> [PASSAGE TO READ]

Peter,

Wednesday, January 18, 2012, 11:22:49 AM, you wrote:

PV> On Wed, Jan 18, 2012 at 2:57 PM, Robert Klemme
PV> <shortcutter / googlemail.com>wrote:

>> On Tue, Jan 17, 2012 at 12:08 PM, Peter Vandenabeele
>> <peter / vandenabeele.com> wrote:
>> > I assumed (incorrectly turns out for Ruby 1.9.3) that for large data sets
>> > there
>> > would be a significant performance difference. Because, upon determining
>> the
>> > "bins" of uniq values, that is essentially a form of "sorting", which can
>> > be O(n^2)
>> > if not careful.
>>
>> There is no sorting going on.


PV> I beg to differ ...

I agree with you.  Obviously there is sorting going on.

PV> I would assume the only task with an order higher than O(n) is the
PV> "binning".

(Dataset records)
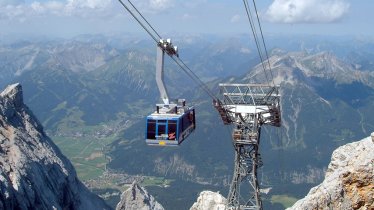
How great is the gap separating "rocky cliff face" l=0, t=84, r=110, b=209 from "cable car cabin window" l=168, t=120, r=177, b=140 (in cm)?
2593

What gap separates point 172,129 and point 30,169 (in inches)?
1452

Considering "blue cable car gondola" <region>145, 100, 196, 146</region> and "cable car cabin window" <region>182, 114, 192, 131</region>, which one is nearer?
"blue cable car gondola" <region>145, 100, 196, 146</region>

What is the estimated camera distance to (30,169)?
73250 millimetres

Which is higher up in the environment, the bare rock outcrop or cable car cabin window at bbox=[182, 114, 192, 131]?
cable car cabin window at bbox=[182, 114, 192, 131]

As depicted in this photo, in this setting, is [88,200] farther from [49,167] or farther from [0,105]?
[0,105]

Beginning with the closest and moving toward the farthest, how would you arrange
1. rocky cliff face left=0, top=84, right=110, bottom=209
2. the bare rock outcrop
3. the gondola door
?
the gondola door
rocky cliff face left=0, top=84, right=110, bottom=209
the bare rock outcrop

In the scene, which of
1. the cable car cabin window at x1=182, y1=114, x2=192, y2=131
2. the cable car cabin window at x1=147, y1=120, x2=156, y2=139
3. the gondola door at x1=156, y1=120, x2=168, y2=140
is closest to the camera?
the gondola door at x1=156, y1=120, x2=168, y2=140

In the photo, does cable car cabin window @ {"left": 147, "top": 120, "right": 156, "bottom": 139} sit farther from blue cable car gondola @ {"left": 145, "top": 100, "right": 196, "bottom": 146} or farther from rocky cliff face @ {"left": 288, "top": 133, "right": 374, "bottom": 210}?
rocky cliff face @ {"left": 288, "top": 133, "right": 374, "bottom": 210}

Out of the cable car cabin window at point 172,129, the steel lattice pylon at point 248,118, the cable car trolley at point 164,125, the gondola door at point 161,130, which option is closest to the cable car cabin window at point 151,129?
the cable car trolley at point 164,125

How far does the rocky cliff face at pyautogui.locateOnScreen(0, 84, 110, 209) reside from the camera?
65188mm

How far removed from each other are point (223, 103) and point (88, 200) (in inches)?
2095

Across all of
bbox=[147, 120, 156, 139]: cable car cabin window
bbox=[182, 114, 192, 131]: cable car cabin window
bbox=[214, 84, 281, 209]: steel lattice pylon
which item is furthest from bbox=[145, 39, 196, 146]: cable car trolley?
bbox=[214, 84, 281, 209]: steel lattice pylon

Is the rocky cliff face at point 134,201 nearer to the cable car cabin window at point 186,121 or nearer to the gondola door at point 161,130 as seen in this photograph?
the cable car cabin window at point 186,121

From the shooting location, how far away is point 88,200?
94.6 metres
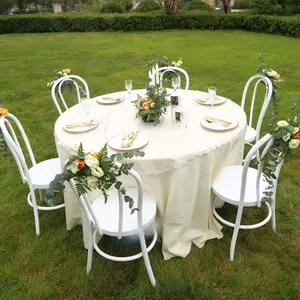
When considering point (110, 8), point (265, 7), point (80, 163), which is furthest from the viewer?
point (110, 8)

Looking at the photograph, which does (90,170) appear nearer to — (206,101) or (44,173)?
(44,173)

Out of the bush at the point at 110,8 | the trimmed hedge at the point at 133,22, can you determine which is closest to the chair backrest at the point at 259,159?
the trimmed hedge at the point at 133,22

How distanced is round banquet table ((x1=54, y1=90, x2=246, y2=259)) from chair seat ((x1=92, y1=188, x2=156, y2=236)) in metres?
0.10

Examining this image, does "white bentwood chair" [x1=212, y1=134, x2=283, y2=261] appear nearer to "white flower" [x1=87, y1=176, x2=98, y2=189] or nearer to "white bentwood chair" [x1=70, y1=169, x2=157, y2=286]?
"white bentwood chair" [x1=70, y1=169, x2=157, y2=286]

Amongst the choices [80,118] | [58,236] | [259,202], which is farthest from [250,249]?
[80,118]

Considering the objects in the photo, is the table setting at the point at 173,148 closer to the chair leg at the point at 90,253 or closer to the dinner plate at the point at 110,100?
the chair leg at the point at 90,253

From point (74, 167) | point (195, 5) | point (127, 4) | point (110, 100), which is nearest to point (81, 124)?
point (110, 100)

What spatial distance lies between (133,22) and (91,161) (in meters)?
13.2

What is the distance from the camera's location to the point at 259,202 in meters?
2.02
* * *
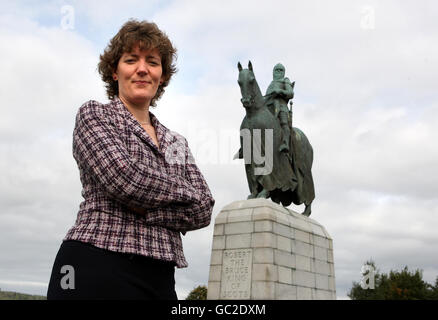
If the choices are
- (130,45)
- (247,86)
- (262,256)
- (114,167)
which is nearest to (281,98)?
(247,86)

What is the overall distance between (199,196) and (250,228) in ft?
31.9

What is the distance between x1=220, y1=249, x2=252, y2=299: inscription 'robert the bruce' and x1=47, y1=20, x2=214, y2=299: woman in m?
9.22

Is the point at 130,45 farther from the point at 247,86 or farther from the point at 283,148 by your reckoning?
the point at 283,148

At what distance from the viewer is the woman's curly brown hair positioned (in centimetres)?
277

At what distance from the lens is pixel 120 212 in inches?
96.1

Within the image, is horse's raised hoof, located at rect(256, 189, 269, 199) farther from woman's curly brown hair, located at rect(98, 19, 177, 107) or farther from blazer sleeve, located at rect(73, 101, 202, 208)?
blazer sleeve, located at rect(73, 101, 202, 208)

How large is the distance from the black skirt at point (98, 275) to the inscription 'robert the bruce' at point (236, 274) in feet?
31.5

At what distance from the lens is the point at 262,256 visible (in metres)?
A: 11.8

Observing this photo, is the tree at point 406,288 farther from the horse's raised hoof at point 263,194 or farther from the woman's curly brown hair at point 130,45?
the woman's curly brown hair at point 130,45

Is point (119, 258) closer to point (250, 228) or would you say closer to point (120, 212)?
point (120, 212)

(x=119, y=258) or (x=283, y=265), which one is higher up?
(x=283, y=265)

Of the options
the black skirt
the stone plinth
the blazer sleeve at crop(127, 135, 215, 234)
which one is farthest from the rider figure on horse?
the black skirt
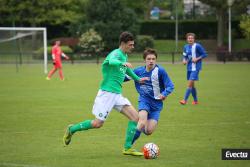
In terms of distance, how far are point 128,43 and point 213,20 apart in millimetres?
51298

> [WRITTEN EXERCISE] Please continue the Ruby mailing-list thread on sorting and binning performance from its last line.

> [EXERCISE OUTPUT]
PV> That is
PV> * finding the hash key for which the value needs to be incremented
PV> * or finding the set to which the entry needs to be added

PV> I would expect those searches to go dramatically faster if the "keys"
PV> are indexed, so the algorithm can find the key in O(log(n)). So there
PV> the fundamental of a sorting algorithm is used (where to insert the
PV> new element, or add it to the bin if it already exists).

I'm looking at the C code for uniq.  I think I understand what it is doing.

The C code makes a call to ary_make_hash.  I can guess what it does.  I am wondering if there is an equivalent Ruby call.

uniq and what we are doing here are closely related.

The basic idea for uniq (in the case where there is no block given) appears to be
 1) Create a hash from an array (i.e ary_make_hash). I'm guessing that duplicates are ignored by the nature of creating a hash.
 2) For each element of the original array, attempt to delete that key from the created hash.  If you are able to do it, add that key to the uniq array.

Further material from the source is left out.